值 "name" 和 "surname" 未读取 apache poi

Question

我的目的是读取文件 docx 并获取此文本“#name#”和“#surname#”并将值更改为另一个随意文本：

这是我的 docx 文件：

我这样做：

XWPFDocument docx = new XWPFDocument(OPCPackage.open("..."));
  
            for (XWPFParagraph p : docx.getParagraphs()) {
                List<XWPFRun> runs = p.getRuns();
            
                if (runs != null) {
                    
                    for (XWPFRun r : runs) {
                        String text = r.getText(0);
                        if (text != null && text.startsWith("#") && text.endsWith("#")) {
                            text = text.replace("#", "new ");
                            r.setText(text, 0);
                        }
                      
                    }
                }
                
            }
            for (XWPFTable tbl : docx.getTables()) {
                   for (XWPFTableRow row : tbl.getRows()) {
                      for (XWPFTableCell cell : row.getTableCells()) {
                         for (XWPFParagraph p : cell.getParagraphs()) {
                   

          
                        for (XWPFRun r : p.getRuns()) {
                          String text = r.getText(0);
                          if (text != null && text.startsWith("#") && text.endsWith("#")) {
                            text = text.replace("#", "new ");
                            r.setText(text,0);
                          }
                        }
                     }
                  }
               }

问题是我的代码读取了 docx 文件中的所有标签，但没有读取标签“#surname#”和“#name”。谁能帮帮我？
━━━━━━━━━━━━━━━━━━━━
任务要求: 请回答：这篇帖子中，提问者想读取的是什么格式的文件？ 后面的条目用不到。

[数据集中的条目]
━━━━━━━━━━━━━━━━━━━━
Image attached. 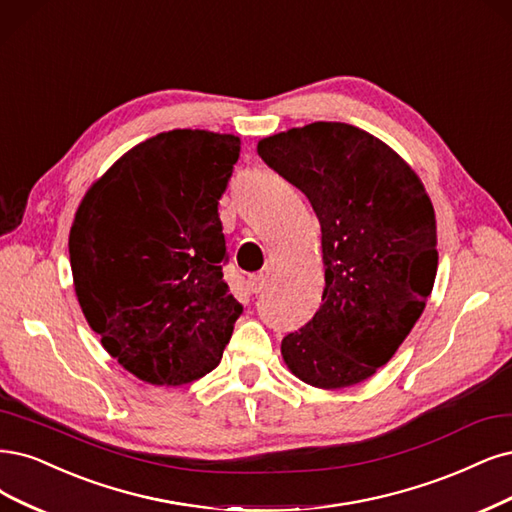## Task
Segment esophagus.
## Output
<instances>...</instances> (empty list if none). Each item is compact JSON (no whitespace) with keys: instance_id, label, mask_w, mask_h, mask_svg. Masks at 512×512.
I'll list each match as a JSON object with an SVG mask.
<instances>
[{"instance_id":"esophagus-1","label":"esophagus","mask_w":512,"mask_h":512,"mask_svg":"<svg viewBox=\"0 0 512 512\" xmlns=\"http://www.w3.org/2000/svg\"><path fill=\"white\" fill-rule=\"evenodd\" d=\"M267 279H269L267 273H252V275L248 277V288H250V292H254V294L262 292L264 286H267Z\"/></svg>"}]
</instances>
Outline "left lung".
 Here are the masks:
<instances>
[{
    "mask_svg": "<svg viewBox=\"0 0 512 512\" xmlns=\"http://www.w3.org/2000/svg\"><path fill=\"white\" fill-rule=\"evenodd\" d=\"M264 163L305 192L322 226V305L281 341L292 373L322 390L368 379L424 313L438 252L430 197L370 133L313 122L264 137Z\"/></svg>",
    "mask_w": 512,
    "mask_h": 512,
    "instance_id": "obj_1",
    "label": "left lung"
}]
</instances>
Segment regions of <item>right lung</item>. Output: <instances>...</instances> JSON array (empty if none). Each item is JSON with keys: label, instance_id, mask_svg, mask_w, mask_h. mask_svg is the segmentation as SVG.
I'll use <instances>...</instances> for the list:
<instances>
[{"label": "right lung", "instance_id": "add662e5", "mask_svg": "<svg viewBox=\"0 0 512 512\" xmlns=\"http://www.w3.org/2000/svg\"><path fill=\"white\" fill-rule=\"evenodd\" d=\"M235 135L175 129L135 146L82 199L69 262L86 322L152 385L211 373L243 313L228 292L218 203Z\"/></svg>", "mask_w": 512, "mask_h": 512}]
</instances>
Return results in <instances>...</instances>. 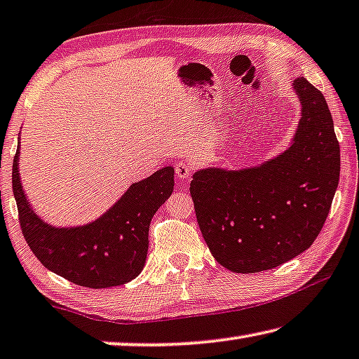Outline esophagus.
<instances>
[{
  "instance_id": "obj_1",
  "label": "esophagus",
  "mask_w": 359,
  "mask_h": 359,
  "mask_svg": "<svg viewBox=\"0 0 359 359\" xmlns=\"http://www.w3.org/2000/svg\"><path fill=\"white\" fill-rule=\"evenodd\" d=\"M175 172L180 180H189V176L192 173V167L191 163L187 162H178L175 167Z\"/></svg>"
}]
</instances>
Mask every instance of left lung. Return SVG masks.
Segmentation results:
<instances>
[{
    "mask_svg": "<svg viewBox=\"0 0 359 359\" xmlns=\"http://www.w3.org/2000/svg\"><path fill=\"white\" fill-rule=\"evenodd\" d=\"M300 120L284 152L237 170L192 175L198 228L219 264L234 273L266 271L310 249L340 176V147L323 93L292 79Z\"/></svg>",
    "mask_w": 359,
    "mask_h": 359,
    "instance_id": "obj_1",
    "label": "left lung"
}]
</instances>
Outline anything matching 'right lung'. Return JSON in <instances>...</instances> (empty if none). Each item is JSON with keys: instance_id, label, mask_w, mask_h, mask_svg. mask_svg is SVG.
<instances>
[{"instance_id": "add662e5", "label": "right lung", "mask_w": 359, "mask_h": 359, "mask_svg": "<svg viewBox=\"0 0 359 359\" xmlns=\"http://www.w3.org/2000/svg\"><path fill=\"white\" fill-rule=\"evenodd\" d=\"M13 162V191L27 244L49 271L90 289L133 280L144 268L149 224L172 196L175 168L163 167L126 189L114 205L90 223L54 226L30 205L19 175L20 135Z\"/></svg>"}]
</instances>
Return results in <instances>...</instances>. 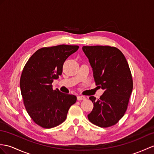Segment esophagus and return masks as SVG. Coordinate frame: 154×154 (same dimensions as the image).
Listing matches in <instances>:
<instances>
[{
    "instance_id": "1",
    "label": "esophagus",
    "mask_w": 154,
    "mask_h": 154,
    "mask_svg": "<svg viewBox=\"0 0 154 154\" xmlns=\"http://www.w3.org/2000/svg\"><path fill=\"white\" fill-rule=\"evenodd\" d=\"M77 99L78 100H85V97L84 96H82V95H79L77 97Z\"/></svg>"
}]
</instances>
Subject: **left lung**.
Here are the masks:
<instances>
[{"mask_svg": "<svg viewBox=\"0 0 154 154\" xmlns=\"http://www.w3.org/2000/svg\"><path fill=\"white\" fill-rule=\"evenodd\" d=\"M89 59L97 85L104 92L100 99L91 96L93 108L89 120L100 127L116 124L124 116L133 91V82L124 55L116 47L93 46L82 47Z\"/></svg>", "mask_w": 154, "mask_h": 154, "instance_id": "8db88e82", "label": "left lung"}]
</instances>
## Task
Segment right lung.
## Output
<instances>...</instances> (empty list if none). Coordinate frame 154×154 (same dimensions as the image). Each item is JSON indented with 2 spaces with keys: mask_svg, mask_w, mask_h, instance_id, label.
<instances>
[{
  "mask_svg": "<svg viewBox=\"0 0 154 154\" xmlns=\"http://www.w3.org/2000/svg\"><path fill=\"white\" fill-rule=\"evenodd\" d=\"M78 48L65 44L40 48L22 71L20 89L25 109L33 122L43 128L62 123L70 107L76 103V96L54 90L51 84L61 75L65 60Z\"/></svg>",
  "mask_w": 154,
  "mask_h": 154,
  "instance_id": "obj_1",
  "label": "right lung"
}]
</instances>
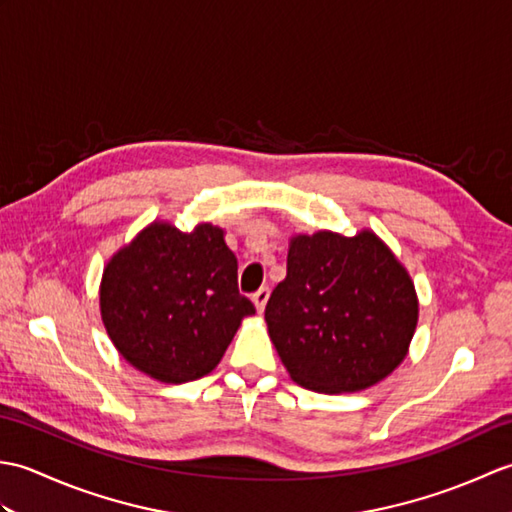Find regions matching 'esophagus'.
<instances>
[{"label":"esophagus","instance_id":"esophagus-1","mask_svg":"<svg viewBox=\"0 0 512 512\" xmlns=\"http://www.w3.org/2000/svg\"><path fill=\"white\" fill-rule=\"evenodd\" d=\"M268 297H270V290H268V288H259V290L255 292V295H253V303H255V308H257L259 314L264 312L266 303H268Z\"/></svg>","mask_w":512,"mask_h":512}]
</instances>
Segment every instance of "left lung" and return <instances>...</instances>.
<instances>
[{
  "instance_id": "left-lung-1",
  "label": "left lung",
  "mask_w": 512,
  "mask_h": 512,
  "mask_svg": "<svg viewBox=\"0 0 512 512\" xmlns=\"http://www.w3.org/2000/svg\"><path fill=\"white\" fill-rule=\"evenodd\" d=\"M266 323L297 385L321 394L361 391L407 356L418 297L405 266L372 231L295 235Z\"/></svg>"
}]
</instances>
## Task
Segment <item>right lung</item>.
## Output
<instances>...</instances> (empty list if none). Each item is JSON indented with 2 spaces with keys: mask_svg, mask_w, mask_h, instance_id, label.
<instances>
[{
  "mask_svg": "<svg viewBox=\"0 0 512 512\" xmlns=\"http://www.w3.org/2000/svg\"><path fill=\"white\" fill-rule=\"evenodd\" d=\"M255 306L237 290V257L224 231L169 222L140 231L107 262L101 317L125 361L160 383L211 374Z\"/></svg>",
  "mask_w": 512,
  "mask_h": 512,
  "instance_id": "right-lung-1",
  "label": "right lung"
}]
</instances>
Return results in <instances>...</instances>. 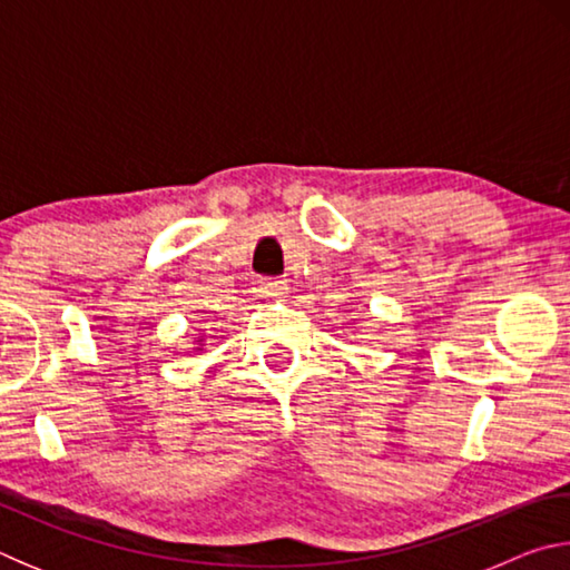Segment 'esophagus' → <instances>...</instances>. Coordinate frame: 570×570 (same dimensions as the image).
Listing matches in <instances>:
<instances>
[{
  "mask_svg": "<svg viewBox=\"0 0 570 570\" xmlns=\"http://www.w3.org/2000/svg\"><path fill=\"white\" fill-rule=\"evenodd\" d=\"M286 288L288 286H286L284 278H268V276H258L256 278L258 296H284Z\"/></svg>",
  "mask_w": 570,
  "mask_h": 570,
  "instance_id": "34e87169",
  "label": "esophagus"
}]
</instances>
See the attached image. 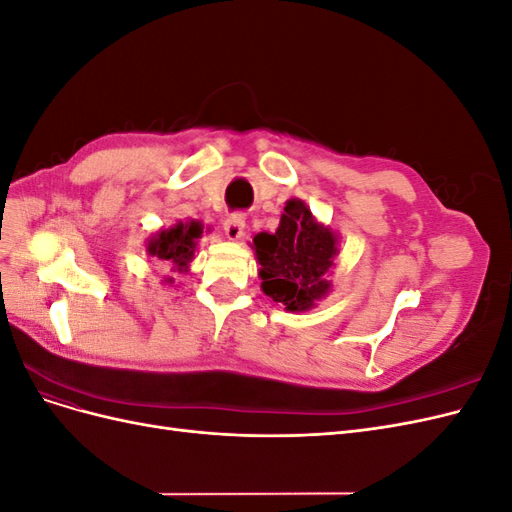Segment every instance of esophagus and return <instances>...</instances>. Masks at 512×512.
Masks as SVG:
<instances>
[{
	"mask_svg": "<svg viewBox=\"0 0 512 512\" xmlns=\"http://www.w3.org/2000/svg\"><path fill=\"white\" fill-rule=\"evenodd\" d=\"M224 232L230 241H239L245 232V215L243 213H232L224 222Z\"/></svg>",
	"mask_w": 512,
	"mask_h": 512,
	"instance_id": "34e87169",
	"label": "esophagus"
}]
</instances>
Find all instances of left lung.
Masks as SVG:
<instances>
[{
  "mask_svg": "<svg viewBox=\"0 0 512 512\" xmlns=\"http://www.w3.org/2000/svg\"><path fill=\"white\" fill-rule=\"evenodd\" d=\"M252 247L262 292L288 312H307L329 294L331 282L324 275L339 254L337 235L314 220L303 200H288L277 230L258 232Z\"/></svg>",
  "mask_w": 512,
  "mask_h": 512,
  "instance_id": "8db88e82",
  "label": "left lung"
}]
</instances>
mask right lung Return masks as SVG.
Wrapping results in <instances>:
<instances>
[{"instance_id":"1","label":"right lung","mask_w":512,"mask_h":512,"mask_svg":"<svg viewBox=\"0 0 512 512\" xmlns=\"http://www.w3.org/2000/svg\"><path fill=\"white\" fill-rule=\"evenodd\" d=\"M203 237V224L192 222H177L170 228L158 230L156 235L147 241V254L156 256L160 260L173 262V267L183 273L190 269V262L194 258L196 241ZM168 284H173V277H168Z\"/></svg>"}]
</instances>
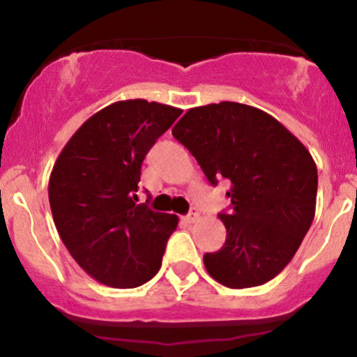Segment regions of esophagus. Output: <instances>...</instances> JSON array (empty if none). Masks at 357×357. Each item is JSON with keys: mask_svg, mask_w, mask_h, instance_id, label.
<instances>
[{"mask_svg": "<svg viewBox=\"0 0 357 357\" xmlns=\"http://www.w3.org/2000/svg\"><path fill=\"white\" fill-rule=\"evenodd\" d=\"M184 220H186L188 223H195V221L199 220V211L196 210V208H191V211L188 213L186 218H184Z\"/></svg>", "mask_w": 357, "mask_h": 357, "instance_id": "1", "label": "esophagus"}]
</instances>
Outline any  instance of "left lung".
Returning a JSON list of instances; mask_svg holds the SVG:
<instances>
[{
  "mask_svg": "<svg viewBox=\"0 0 357 357\" xmlns=\"http://www.w3.org/2000/svg\"><path fill=\"white\" fill-rule=\"evenodd\" d=\"M173 136L213 186L227 179L230 213L221 250L204 253L208 273L230 289L272 280L292 260L315 215L317 167L305 146L264 110L238 102L190 109Z\"/></svg>",
  "mask_w": 357,
  "mask_h": 357,
  "instance_id": "left-lung-1",
  "label": "left lung"
}]
</instances>
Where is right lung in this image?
Listing matches in <instances>:
<instances>
[{
    "mask_svg": "<svg viewBox=\"0 0 357 357\" xmlns=\"http://www.w3.org/2000/svg\"><path fill=\"white\" fill-rule=\"evenodd\" d=\"M183 110L142 99L114 102L65 144L48 183L55 227L90 277L134 289L161 268L178 216L137 204L146 154Z\"/></svg>",
    "mask_w": 357,
    "mask_h": 357,
    "instance_id": "1",
    "label": "right lung"
}]
</instances>
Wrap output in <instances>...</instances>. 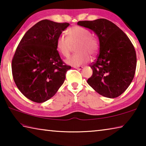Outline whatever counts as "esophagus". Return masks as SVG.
Returning <instances> with one entry per match:
<instances>
[{"label": "esophagus", "instance_id": "esophagus-1", "mask_svg": "<svg viewBox=\"0 0 146 146\" xmlns=\"http://www.w3.org/2000/svg\"><path fill=\"white\" fill-rule=\"evenodd\" d=\"M74 68L77 69V70H82V69L83 68V67H82V66H75V67H74Z\"/></svg>", "mask_w": 146, "mask_h": 146}]
</instances>
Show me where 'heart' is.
Masks as SVG:
<instances>
[{
	"label": "heart",
	"instance_id": "1",
	"mask_svg": "<svg viewBox=\"0 0 146 146\" xmlns=\"http://www.w3.org/2000/svg\"><path fill=\"white\" fill-rule=\"evenodd\" d=\"M76 45V51L78 53L66 60V63L71 66H80L88 62L91 58L90 55L95 56L98 51L97 40L91 37L90 32L82 27H72L68 29V36L60 35L56 41L58 51L66 57L70 55L73 46Z\"/></svg>",
	"mask_w": 146,
	"mask_h": 146
}]
</instances>
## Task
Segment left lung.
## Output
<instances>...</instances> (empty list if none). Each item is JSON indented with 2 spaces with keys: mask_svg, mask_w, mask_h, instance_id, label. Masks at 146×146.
<instances>
[{
  "mask_svg": "<svg viewBox=\"0 0 146 146\" xmlns=\"http://www.w3.org/2000/svg\"><path fill=\"white\" fill-rule=\"evenodd\" d=\"M77 24L92 30L99 39L100 52L91 64L93 75L87 82L104 97H118L134 78L137 67L134 46L123 31L107 19L78 21Z\"/></svg>",
  "mask_w": 146,
  "mask_h": 146,
  "instance_id": "left-lung-1",
  "label": "left lung"
}]
</instances>
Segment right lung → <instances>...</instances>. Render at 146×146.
Here are the masks:
<instances>
[{
    "instance_id": "add662e5",
    "label": "right lung",
    "mask_w": 146,
    "mask_h": 146,
    "mask_svg": "<svg viewBox=\"0 0 146 146\" xmlns=\"http://www.w3.org/2000/svg\"><path fill=\"white\" fill-rule=\"evenodd\" d=\"M69 25L42 20L26 32L17 48L11 64L13 80L33 102L42 103L53 97L71 69L62 60L56 46L58 36Z\"/></svg>"
}]
</instances>
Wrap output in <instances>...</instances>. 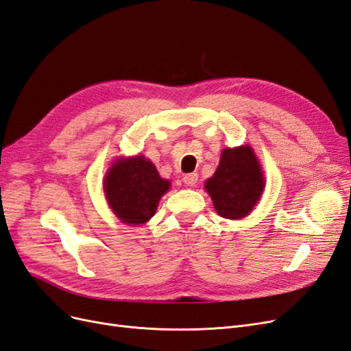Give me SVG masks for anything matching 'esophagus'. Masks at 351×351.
Wrapping results in <instances>:
<instances>
[{
	"label": "esophagus",
	"mask_w": 351,
	"mask_h": 351,
	"mask_svg": "<svg viewBox=\"0 0 351 351\" xmlns=\"http://www.w3.org/2000/svg\"><path fill=\"white\" fill-rule=\"evenodd\" d=\"M197 178H199V176L196 173H190L183 177V182L186 186H195L197 183Z\"/></svg>",
	"instance_id": "34e87169"
}]
</instances>
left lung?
Segmentation results:
<instances>
[{"label": "left lung", "instance_id": "left-lung-1", "mask_svg": "<svg viewBox=\"0 0 351 351\" xmlns=\"http://www.w3.org/2000/svg\"><path fill=\"white\" fill-rule=\"evenodd\" d=\"M205 189L219 217H247L265 189L262 168L252 147L246 145L222 151L217 171L206 180Z\"/></svg>", "mask_w": 351, "mask_h": 351}]
</instances>
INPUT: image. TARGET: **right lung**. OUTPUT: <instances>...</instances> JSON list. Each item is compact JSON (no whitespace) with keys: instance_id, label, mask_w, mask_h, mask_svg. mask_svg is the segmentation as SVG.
<instances>
[{"instance_id":"right-lung-1","label":"right lung","mask_w":351,"mask_h":351,"mask_svg":"<svg viewBox=\"0 0 351 351\" xmlns=\"http://www.w3.org/2000/svg\"><path fill=\"white\" fill-rule=\"evenodd\" d=\"M171 183L161 178L143 155L119 158L104 178V193L115 217L124 224L142 226L156 212Z\"/></svg>"}]
</instances>
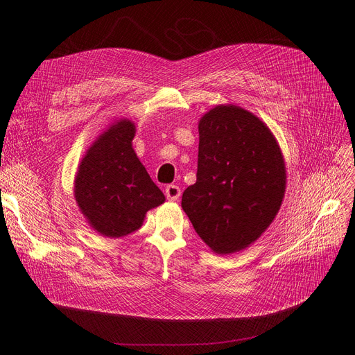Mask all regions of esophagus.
Here are the masks:
<instances>
[{"label": "esophagus", "mask_w": 355, "mask_h": 355, "mask_svg": "<svg viewBox=\"0 0 355 355\" xmlns=\"http://www.w3.org/2000/svg\"><path fill=\"white\" fill-rule=\"evenodd\" d=\"M165 196H166V198L170 200V201H177L180 198V196H181V190H180L178 185H173V184L171 185H166Z\"/></svg>", "instance_id": "1"}]
</instances>
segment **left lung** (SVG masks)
<instances>
[{
	"label": "left lung",
	"mask_w": 355,
	"mask_h": 355,
	"mask_svg": "<svg viewBox=\"0 0 355 355\" xmlns=\"http://www.w3.org/2000/svg\"><path fill=\"white\" fill-rule=\"evenodd\" d=\"M196 184L181 207L217 254L245 250L272 225L286 190L285 159L269 126L236 105H217L198 121Z\"/></svg>",
	"instance_id": "1"
}]
</instances>
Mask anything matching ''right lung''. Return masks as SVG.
<instances>
[{
	"label": "right lung",
	"mask_w": 355,
	"mask_h": 355,
	"mask_svg": "<svg viewBox=\"0 0 355 355\" xmlns=\"http://www.w3.org/2000/svg\"><path fill=\"white\" fill-rule=\"evenodd\" d=\"M135 123L121 118L96 138L74 175V200L87 225L103 237H123L138 230L146 211L165 201L137 157Z\"/></svg>",
	"instance_id": "obj_1"
}]
</instances>
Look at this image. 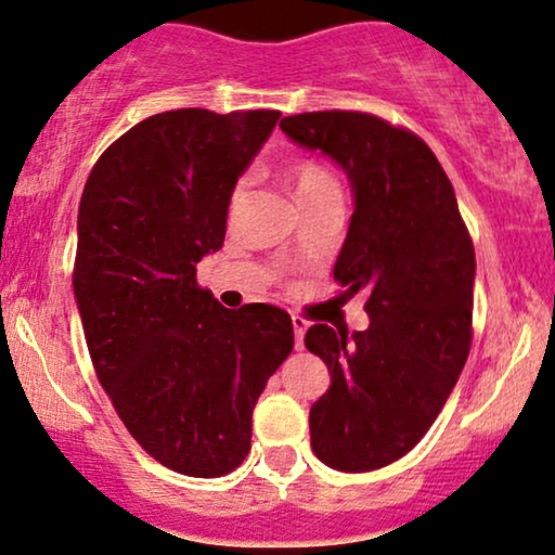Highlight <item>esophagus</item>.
Instances as JSON below:
<instances>
[{
  "mask_svg": "<svg viewBox=\"0 0 555 555\" xmlns=\"http://www.w3.org/2000/svg\"><path fill=\"white\" fill-rule=\"evenodd\" d=\"M307 320L299 318V315H292V328H295V344L297 349H302V338H305V331H307Z\"/></svg>",
  "mask_w": 555,
  "mask_h": 555,
  "instance_id": "34e87169",
  "label": "esophagus"
}]
</instances>
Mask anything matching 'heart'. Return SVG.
<instances>
[{"instance_id": "obj_1", "label": "heart", "mask_w": 555, "mask_h": 555, "mask_svg": "<svg viewBox=\"0 0 555 555\" xmlns=\"http://www.w3.org/2000/svg\"><path fill=\"white\" fill-rule=\"evenodd\" d=\"M292 185H295V193L297 198H305V196H312V193L323 191V189H333V178L320 168L318 163H299L295 170H292ZM243 191L245 185L240 183L235 196H232V209H237L240 198H243Z\"/></svg>"}]
</instances>
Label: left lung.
<instances>
[{"mask_svg": "<svg viewBox=\"0 0 555 555\" xmlns=\"http://www.w3.org/2000/svg\"><path fill=\"white\" fill-rule=\"evenodd\" d=\"M302 150L346 172L353 214L333 279L366 299V331L318 323L305 346L331 372L310 409L320 463L366 473L418 444L457 385L470 351L476 253L455 189L416 133L353 111L286 116Z\"/></svg>", "mask_w": 555, "mask_h": 555, "instance_id": "1", "label": "left lung"}]
</instances>
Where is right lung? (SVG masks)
Instances as JSON below:
<instances>
[{"label": "right lung", "instance_id": "obj_1", "mask_svg": "<svg viewBox=\"0 0 555 555\" xmlns=\"http://www.w3.org/2000/svg\"><path fill=\"white\" fill-rule=\"evenodd\" d=\"M279 116L144 118L100 155L79 202L75 299L98 379L131 437L183 476L243 463L258 396L295 346L284 310H227L196 284Z\"/></svg>", "mask_w": 555, "mask_h": 555}]
</instances>
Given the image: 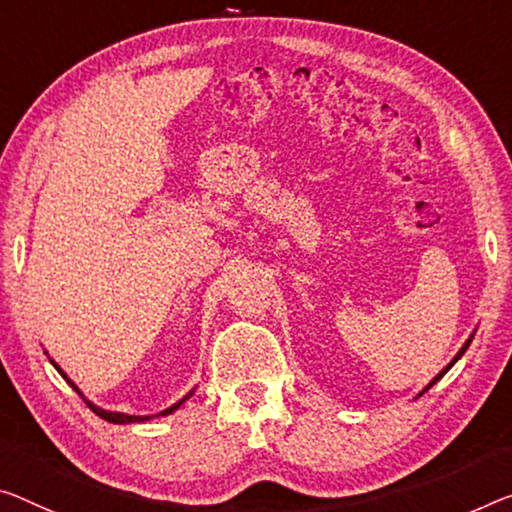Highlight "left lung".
<instances>
[{
	"mask_svg": "<svg viewBox=\"0 0 512 512\" xmlns=\"http://www.w3.org/2000/svg\"><path fill=\"white\" fill-rule=\"evenodd\" d=\"M474 334H476V329H474V332H471V336L467 338V341H465V345H462V348L458 350V355H455L451 361H448V364L442 368V371H439L435 377H432V380L426 384V387H423V391H419V393H416V398H421L423 396V393H426L430 387H432V384H435V382H439V380H442V377L448 373V371H451V368L455 366V361H458L462 355H465V352H467V348H469V343L471 341H474Z\"/></svg>",
	"mask_w": 512,
	"mask_h": 512,
	"instance_id": "1",
	"label": "left lung"
}]
</instances>
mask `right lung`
Masks as SVG:
<instances>
[{
	"instance_id": "1",
	"label": "right lung",
	"mask_w": 512,
	"mask_h": 512,
	"mask_svg": "<svg viewBox=\"0 0 512 512\" xmlns=\"http://www.w3.org/2000/svg\"><path fill=\"white\" fill-rule=\"evenodd\" d=\"M50 364H52L54 368H57V371L61 373V377H64V380L70 384V387H73V389H75L77 393H80V396L84 398V393H82L80 389H77V384H75L73 380H70V377H68L64 371H61V366L57 364V361L50 359ZM194 389H196V387H194ZM194 389H192L190 393H185V396L180 398L178 403H174V405H171V407H167V410H162L160 414H148V416H137V414H125V412H112V410H102V407L93 405L89 398H84V403L89 405V407H91V412H93V414H98L100 419H105V421H109V423H119V426H125V423H141V421H151V419H155V416H167V414H171V412H176L178 407L185 403V400H190V398L194 396Z\"/></svg>"
}]
</instances>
━━━━━━━━━━━━━━━━━━━━
本题解答: docx 文件。